▶ Task to complete
From the material below, set down exactly the lines that run from the one containing "يختتم فعالياته اليوم" to the one containing "تصميم حدائق عامة, ابسط", minus the pictures.
########################################
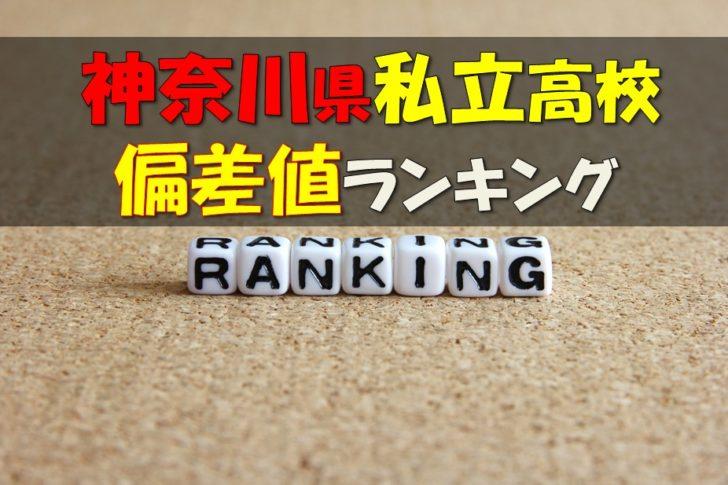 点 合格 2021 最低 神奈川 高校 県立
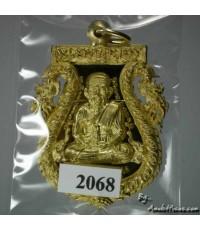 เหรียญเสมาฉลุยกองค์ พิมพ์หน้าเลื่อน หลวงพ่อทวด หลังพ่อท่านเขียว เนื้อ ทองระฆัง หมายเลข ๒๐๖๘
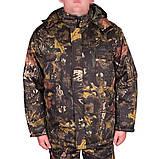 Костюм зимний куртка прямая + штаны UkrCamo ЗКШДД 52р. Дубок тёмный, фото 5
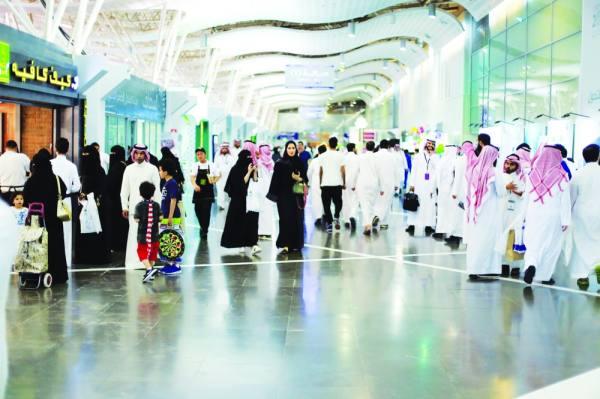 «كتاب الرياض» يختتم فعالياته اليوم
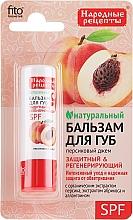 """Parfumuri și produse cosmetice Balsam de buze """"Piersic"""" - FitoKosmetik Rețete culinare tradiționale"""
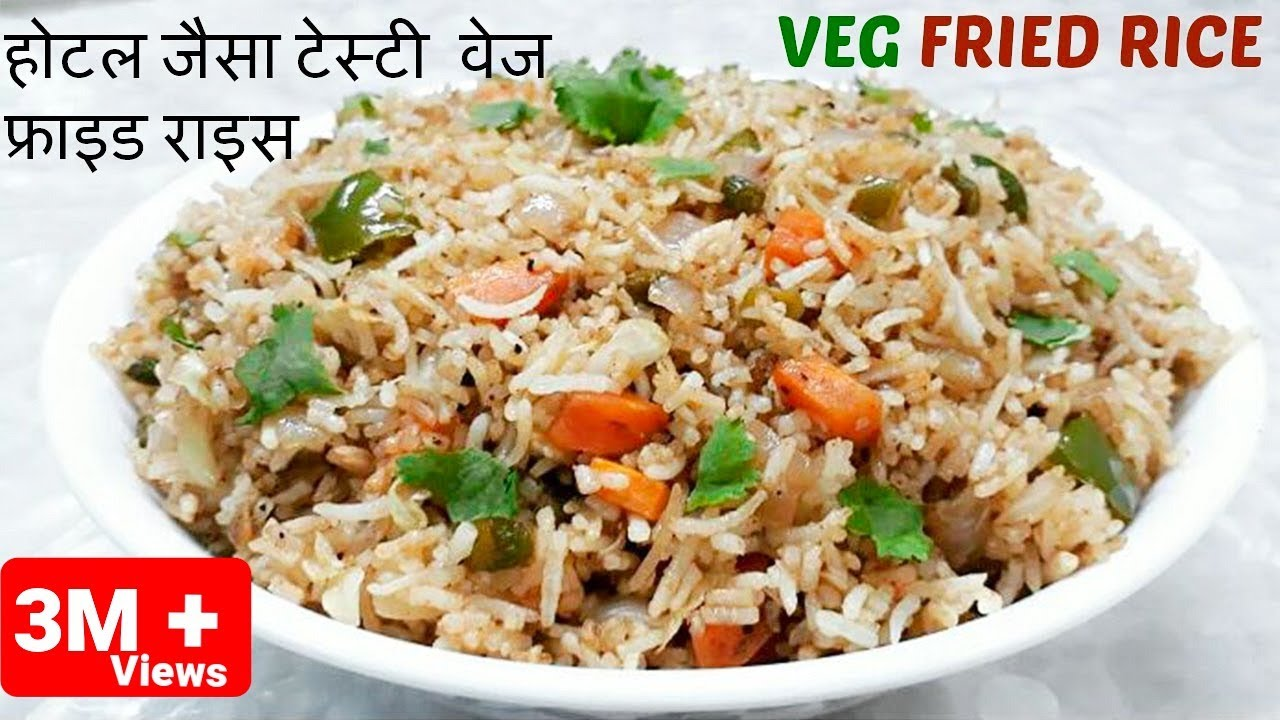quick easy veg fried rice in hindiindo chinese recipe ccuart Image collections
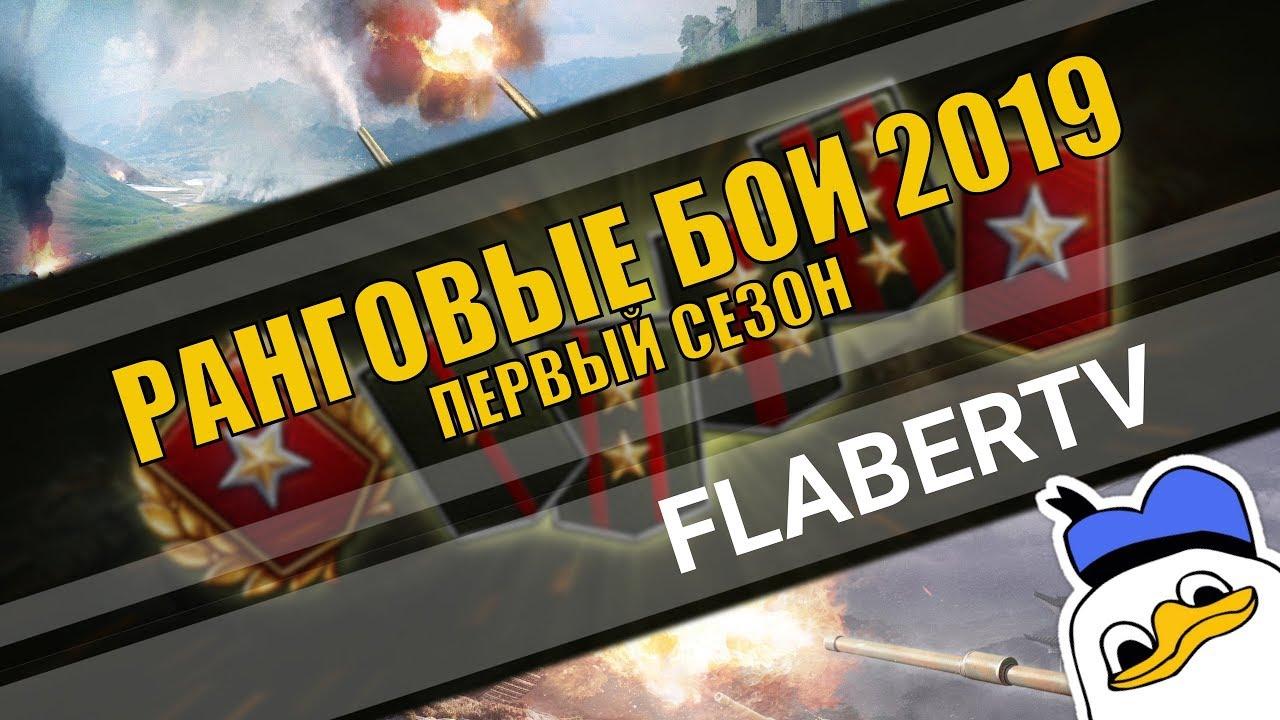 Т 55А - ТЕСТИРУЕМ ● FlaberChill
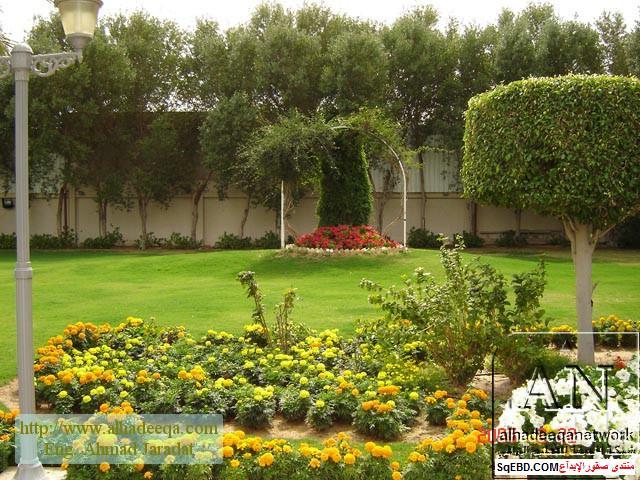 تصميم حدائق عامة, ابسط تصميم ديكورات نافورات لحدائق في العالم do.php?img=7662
########################################
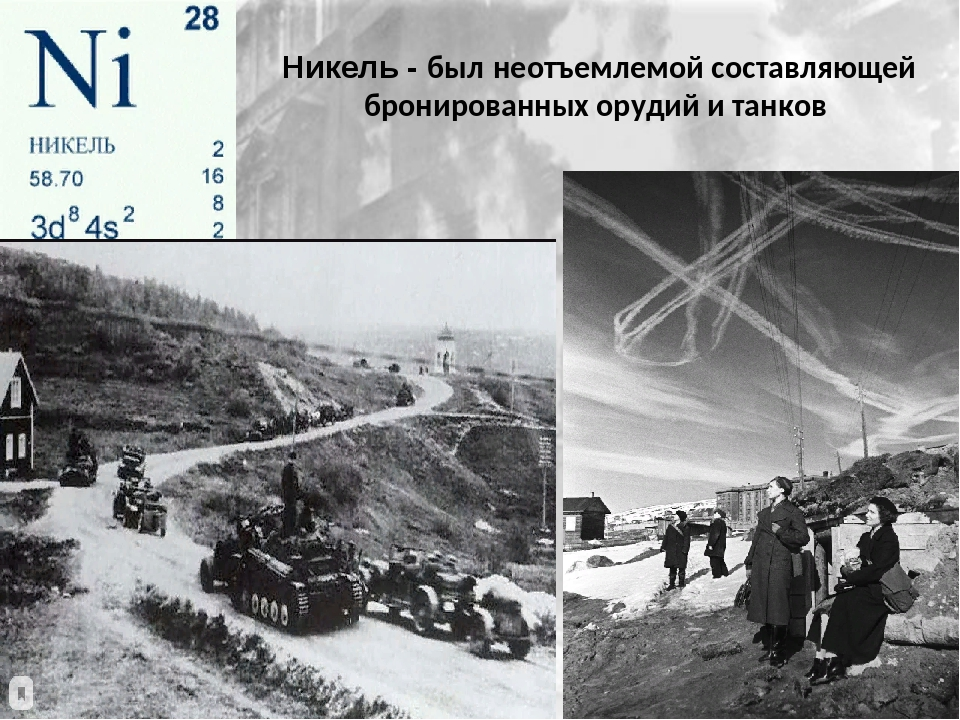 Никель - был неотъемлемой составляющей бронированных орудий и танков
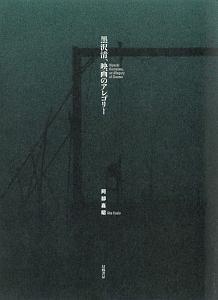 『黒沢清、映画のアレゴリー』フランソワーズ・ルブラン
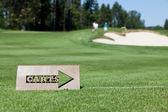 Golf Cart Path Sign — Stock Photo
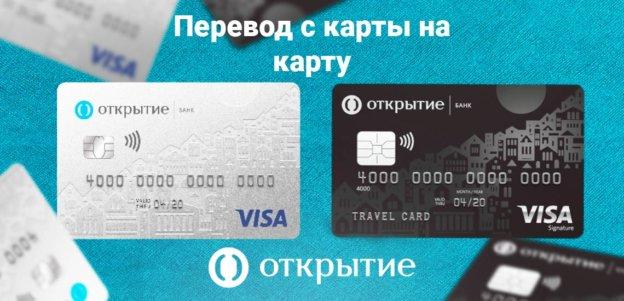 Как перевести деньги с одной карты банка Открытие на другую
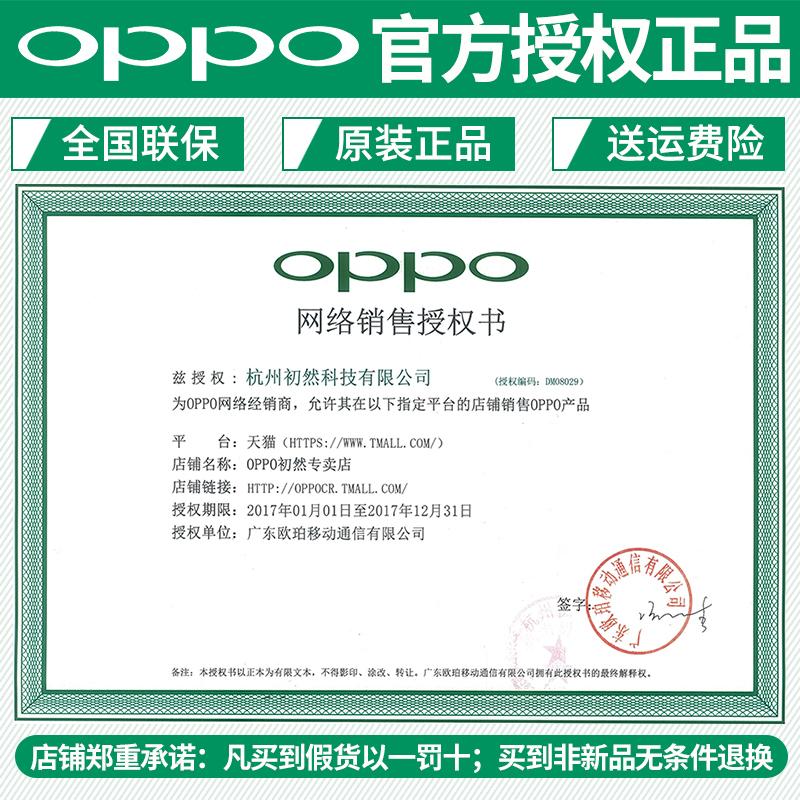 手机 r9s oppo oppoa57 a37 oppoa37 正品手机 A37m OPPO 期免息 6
########################################
▶ Exercise answer
 «كتاب الرياض» يختتم فعالياته اليوم
 """Parfumuri și produse cosmetice Balsam de buze """"Piersic"""" - FitoKosmetik Rețete culinare tradiționale"""
quick easy veg fried rice in hindiindo chinese recipe ccuart Image collections
 Т 55А - ТЕСТИРУЕМ ● FlaberChill
 تصميم حدائق عامة, ابسط تصميم ديكورات نافورات لحدائق في العالم do.php?img=7662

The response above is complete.